Set your Slack status - let your students know when you are available to chat or when you are on vacation and should not be disturbed. You can also create additional custom status as desired!
Note about Slack notifications: Profile notification settings are set and applied as the default notification preferences for all of your workspaces and channels on all devices (you can opt to allow different default preferences for mobile devices). You can set additional, more granular notification preferences on a channel by channel basis as needed.
Preparing Your Students For Slack
Notify your students about your intentions and expectations for Slack. What will you share in Slack? How often/when will you respond to messages? Will Slack replace other modes of communication? What will happen if a participant writes something inappropriate?
Create and share an etiquette guide for your Slack Course Workspace.

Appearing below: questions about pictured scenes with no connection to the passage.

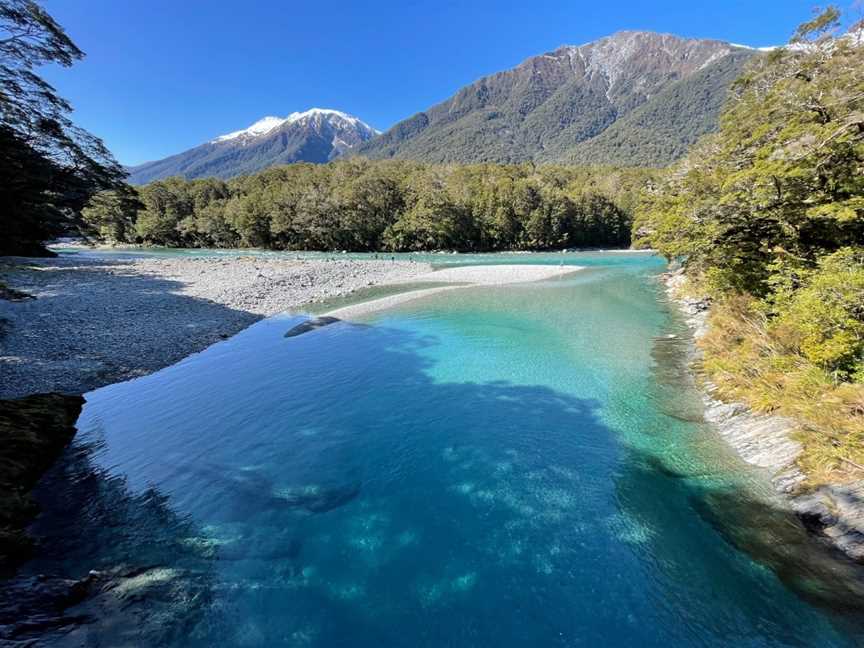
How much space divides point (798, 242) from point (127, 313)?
97.9ft

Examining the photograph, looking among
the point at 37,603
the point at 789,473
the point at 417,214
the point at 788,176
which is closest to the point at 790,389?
the point at 789,473

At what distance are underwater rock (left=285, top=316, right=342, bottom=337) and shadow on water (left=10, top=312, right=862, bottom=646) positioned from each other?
27.8 ft

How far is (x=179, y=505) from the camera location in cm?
800

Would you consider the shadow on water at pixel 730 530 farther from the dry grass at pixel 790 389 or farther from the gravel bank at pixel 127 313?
the gravel bank at pixel 127 313

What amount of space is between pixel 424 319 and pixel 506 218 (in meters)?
54.5

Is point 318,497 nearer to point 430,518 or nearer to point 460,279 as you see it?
point 430,518

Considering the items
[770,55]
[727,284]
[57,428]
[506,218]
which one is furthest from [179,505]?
[506,218]

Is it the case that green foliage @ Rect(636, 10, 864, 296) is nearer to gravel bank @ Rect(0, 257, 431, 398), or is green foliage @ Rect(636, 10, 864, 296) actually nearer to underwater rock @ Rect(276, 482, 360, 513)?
underwater rock @ Rect(276, 482, 360, 513)

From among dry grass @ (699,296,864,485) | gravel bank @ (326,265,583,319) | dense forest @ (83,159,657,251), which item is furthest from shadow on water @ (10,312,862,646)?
dense forest @ (83,159,657,251)

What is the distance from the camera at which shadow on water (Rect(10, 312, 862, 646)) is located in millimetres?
5508

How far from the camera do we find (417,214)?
71438 millimetres

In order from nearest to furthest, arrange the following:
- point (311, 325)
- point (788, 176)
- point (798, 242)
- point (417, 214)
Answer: point (788, 176) → point (798, 242) → point (311, 325) → point (417, 214)

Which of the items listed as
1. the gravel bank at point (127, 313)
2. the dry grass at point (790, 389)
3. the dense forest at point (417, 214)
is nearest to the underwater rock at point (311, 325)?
the gravel bank at point (127, 313)

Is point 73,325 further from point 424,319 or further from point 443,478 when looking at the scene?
point 443,478
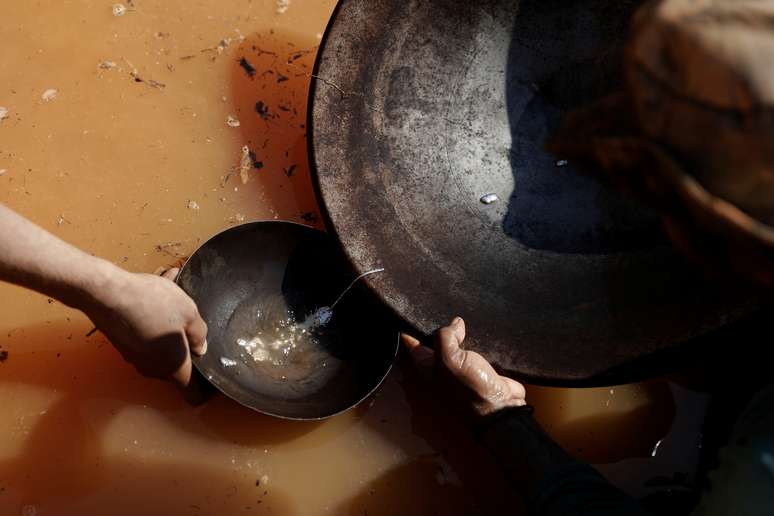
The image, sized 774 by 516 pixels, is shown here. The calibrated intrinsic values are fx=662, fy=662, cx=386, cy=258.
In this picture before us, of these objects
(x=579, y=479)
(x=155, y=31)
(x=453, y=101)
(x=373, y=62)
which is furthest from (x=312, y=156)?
(x=579, y=479)

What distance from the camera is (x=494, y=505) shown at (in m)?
2.10

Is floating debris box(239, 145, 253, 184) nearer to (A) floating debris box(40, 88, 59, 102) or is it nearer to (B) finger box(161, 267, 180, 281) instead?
(B) finger box(161, 267, 180, 281)

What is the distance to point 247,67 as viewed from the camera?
246 cm

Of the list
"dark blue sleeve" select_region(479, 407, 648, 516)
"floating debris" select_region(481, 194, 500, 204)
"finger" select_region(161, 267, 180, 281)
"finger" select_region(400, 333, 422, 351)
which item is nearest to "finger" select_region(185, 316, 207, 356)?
"finger" select_region(161, 267, 180, 281)

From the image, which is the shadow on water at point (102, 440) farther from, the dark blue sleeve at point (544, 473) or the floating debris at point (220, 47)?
the floating debris at point (220, 47)

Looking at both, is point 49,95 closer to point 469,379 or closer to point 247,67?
point 247,67

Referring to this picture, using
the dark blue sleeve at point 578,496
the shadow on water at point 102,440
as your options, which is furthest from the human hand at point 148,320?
the dark blue sleeve at point 578,496

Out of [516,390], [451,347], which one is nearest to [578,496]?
[516,390]

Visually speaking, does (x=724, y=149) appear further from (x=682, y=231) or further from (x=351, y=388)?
(x=351, y=388)

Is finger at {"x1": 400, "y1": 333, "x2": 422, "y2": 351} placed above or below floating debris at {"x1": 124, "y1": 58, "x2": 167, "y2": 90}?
below

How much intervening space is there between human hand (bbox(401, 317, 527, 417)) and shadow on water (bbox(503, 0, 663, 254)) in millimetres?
461

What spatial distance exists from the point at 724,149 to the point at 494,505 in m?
1.58

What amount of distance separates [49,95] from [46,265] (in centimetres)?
113

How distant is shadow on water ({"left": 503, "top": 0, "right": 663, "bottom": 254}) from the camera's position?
2.15 m
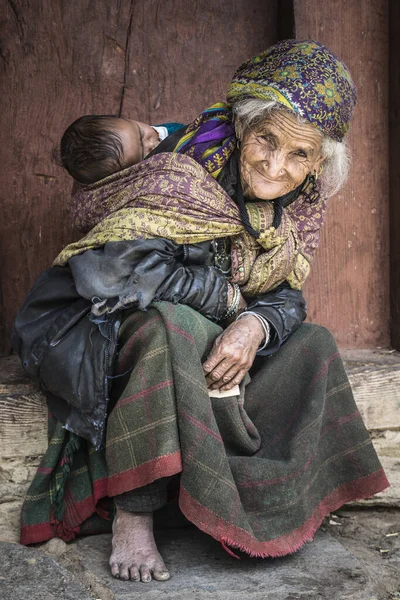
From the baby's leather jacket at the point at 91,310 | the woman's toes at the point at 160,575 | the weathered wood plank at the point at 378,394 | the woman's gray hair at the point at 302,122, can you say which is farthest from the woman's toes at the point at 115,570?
the woman's gray hair at the point at 302,122

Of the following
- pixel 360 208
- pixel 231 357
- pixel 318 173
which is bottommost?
pixel 231 357

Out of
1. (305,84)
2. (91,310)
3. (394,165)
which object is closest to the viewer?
(91,310)

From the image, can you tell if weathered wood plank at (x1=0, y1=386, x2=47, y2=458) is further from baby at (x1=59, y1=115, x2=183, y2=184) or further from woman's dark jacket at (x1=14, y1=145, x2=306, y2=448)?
baby at (x1=59, y1=115, x2=183, y2=184)

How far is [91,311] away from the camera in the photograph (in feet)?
8.16

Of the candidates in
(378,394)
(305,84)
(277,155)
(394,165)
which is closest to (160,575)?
(378,394)

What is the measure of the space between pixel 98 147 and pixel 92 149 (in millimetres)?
22

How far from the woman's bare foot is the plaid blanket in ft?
0.37

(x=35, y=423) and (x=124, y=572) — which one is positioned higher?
(x=35, y=423)

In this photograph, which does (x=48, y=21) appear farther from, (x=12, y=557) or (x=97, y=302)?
(x=12, y=557)

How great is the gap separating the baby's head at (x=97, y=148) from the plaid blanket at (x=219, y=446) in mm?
607

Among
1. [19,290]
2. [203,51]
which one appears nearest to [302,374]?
[19,290]

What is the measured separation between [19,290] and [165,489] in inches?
55.8

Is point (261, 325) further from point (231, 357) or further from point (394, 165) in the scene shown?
point (394, 165)

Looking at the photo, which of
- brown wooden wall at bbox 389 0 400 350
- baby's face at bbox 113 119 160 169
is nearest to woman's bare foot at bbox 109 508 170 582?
baby's face at bbox 113 119 160 169
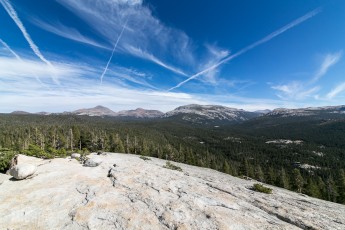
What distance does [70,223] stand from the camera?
A: 14.8 m

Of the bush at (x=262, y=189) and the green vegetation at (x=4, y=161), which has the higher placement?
the green vegetation at (x=4, y=161)

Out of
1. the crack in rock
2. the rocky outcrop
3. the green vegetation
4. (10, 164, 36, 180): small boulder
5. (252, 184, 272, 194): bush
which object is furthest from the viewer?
the green vegetation

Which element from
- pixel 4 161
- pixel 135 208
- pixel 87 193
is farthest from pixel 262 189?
pixel 4 161

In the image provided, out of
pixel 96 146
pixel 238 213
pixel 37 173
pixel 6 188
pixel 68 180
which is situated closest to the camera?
pixel 238 213

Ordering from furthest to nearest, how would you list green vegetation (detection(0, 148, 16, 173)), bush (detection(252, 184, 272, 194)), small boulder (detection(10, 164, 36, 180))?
green vegetation (detection(0, 148, 16, 173)) < bush (detection(252, 184, 272, 194)) < small boulder (detection(10, 164, 36, 180))

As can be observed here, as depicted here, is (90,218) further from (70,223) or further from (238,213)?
(238,213)

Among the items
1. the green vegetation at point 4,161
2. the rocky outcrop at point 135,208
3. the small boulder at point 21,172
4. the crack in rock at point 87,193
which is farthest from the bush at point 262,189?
the green vegetation at point 4,161

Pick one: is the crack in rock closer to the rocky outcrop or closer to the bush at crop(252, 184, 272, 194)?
the rocky outcrop

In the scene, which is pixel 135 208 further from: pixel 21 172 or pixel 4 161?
pixel 4 161

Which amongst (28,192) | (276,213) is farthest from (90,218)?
(276,213)

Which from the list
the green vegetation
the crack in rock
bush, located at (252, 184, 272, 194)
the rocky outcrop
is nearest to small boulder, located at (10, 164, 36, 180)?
the rocky outcrop

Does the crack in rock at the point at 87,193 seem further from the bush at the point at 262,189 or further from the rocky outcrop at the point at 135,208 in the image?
the bush at the point at 262,189

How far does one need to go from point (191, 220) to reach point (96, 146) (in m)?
121

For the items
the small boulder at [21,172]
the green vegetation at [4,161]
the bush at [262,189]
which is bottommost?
the bush at [262,189]
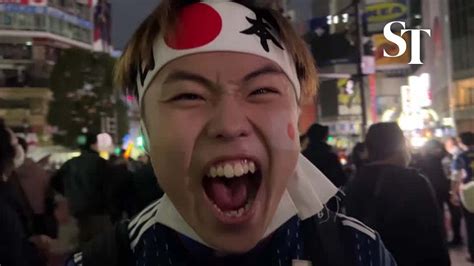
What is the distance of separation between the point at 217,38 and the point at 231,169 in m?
0.25

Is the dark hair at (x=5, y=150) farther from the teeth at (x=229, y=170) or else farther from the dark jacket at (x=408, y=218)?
the teeth at (x=229, y=170)

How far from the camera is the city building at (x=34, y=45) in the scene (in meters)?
41.3

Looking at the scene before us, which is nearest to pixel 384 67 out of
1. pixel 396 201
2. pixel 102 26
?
pixel 396 201

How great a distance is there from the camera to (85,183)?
4930 millimetres

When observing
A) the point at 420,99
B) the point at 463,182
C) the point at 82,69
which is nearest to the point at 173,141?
the point at 463,182

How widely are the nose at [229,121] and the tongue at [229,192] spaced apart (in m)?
0.08

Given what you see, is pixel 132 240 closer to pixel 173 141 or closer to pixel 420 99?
pixel 173 141

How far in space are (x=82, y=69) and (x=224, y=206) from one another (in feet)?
99.1

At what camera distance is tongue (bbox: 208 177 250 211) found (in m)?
1.16

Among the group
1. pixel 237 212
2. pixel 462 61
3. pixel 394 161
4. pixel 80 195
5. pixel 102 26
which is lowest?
pixel 80 195

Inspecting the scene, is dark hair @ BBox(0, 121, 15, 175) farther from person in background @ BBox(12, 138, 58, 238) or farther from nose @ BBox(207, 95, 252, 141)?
nose @ BBox(207, 95, 252, 141)

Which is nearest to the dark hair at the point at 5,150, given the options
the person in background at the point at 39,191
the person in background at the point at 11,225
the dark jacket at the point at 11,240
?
the person in background at the point at 11,225

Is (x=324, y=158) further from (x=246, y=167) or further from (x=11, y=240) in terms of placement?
(x=246, y=167)

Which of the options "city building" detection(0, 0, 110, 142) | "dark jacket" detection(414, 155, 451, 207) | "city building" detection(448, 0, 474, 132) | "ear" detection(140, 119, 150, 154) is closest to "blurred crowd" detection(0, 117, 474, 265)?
"ear" detection(140, 119, 150, 154)
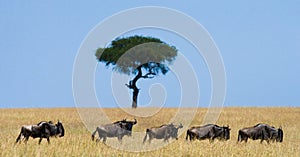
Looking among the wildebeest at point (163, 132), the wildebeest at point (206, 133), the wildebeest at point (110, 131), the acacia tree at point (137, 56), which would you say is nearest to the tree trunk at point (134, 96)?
the acacia tree at point (137, 56)

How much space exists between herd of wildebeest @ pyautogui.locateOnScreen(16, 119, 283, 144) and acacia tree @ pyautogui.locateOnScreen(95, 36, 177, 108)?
3258 cm

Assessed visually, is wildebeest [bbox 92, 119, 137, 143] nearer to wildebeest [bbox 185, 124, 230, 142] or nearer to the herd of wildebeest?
the herd of wildebeest

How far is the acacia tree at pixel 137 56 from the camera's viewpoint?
179 ft

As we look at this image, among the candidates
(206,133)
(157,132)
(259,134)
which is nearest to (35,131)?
(157,132)

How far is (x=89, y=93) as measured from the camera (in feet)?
69.7

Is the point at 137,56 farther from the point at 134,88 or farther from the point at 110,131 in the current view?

You may want to include comments about professionalism when responding to each other.
Draft a legend for your students about common icon/emoji use in your workspace. Identify what emojis should be used to agree/disagree with a post, which indicate that you (as the instructor/TA) approve or endorse a post, etc.
Other Recommendations
- If a channel is getting too noisy and you are receiving too many notifications, you can temporarily "mute" the channel.
- Host your office hours through Slack + Zoom integration.
- Slack does not integration with the Canvas Grades area and therefore should not be used for graded activities. Continue to use Canvas or other third-party tools that are integrated with Canvas Assignments/Grades.
- Slack Course Workspaces will be archived after 5 years to match University retention policies. For this reason, do not try to reuse Slack Course Workspaces for collaboration beyond the semester in which it was created.
- Create User Groups in your Slack Course Workspace to create groups of users that you can @ mention all at once. An example might be for courses with a lot of TAs - create a TA user group so you can just use "@tas" to send notifications to all of your TAs at once. If your Canvas site has multiple sections in one site, consider making user groups for your sections so you can use "@s01" or "@s02" to send targeted notifications to each section.
If you plan on using User Groups, wait until the end of Shopping Period to create them so that you only have to manage the members of the group once.
Resources
Need Additional Help?
- For help with using Slack, please contact Brown's OIT Service Center
- For help with Canvas, please contact [email protected]
To discuss strategies for implementing Canvas and DLD approved integrated learning tools into your course, please contact [email protected]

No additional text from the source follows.